Spatial question entries:
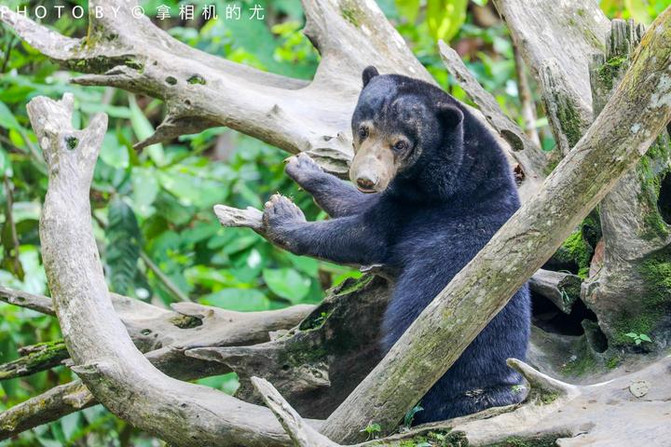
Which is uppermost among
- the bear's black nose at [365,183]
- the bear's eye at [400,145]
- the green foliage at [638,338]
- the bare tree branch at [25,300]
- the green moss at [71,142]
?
the bear's eye at [400,145]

> _Written task_
Copy every line of text in the material above without changing anything, and leave out the pictures.

> _Result below_
Which is uppermost among
- the bear's black nose at [365,183]
- the bear's eye at [400,145]
- the green foliage at [638,338]
- the bare tree branch at [25,300]
- the green moss at [71,142]
?
the bear's eye at [400,145]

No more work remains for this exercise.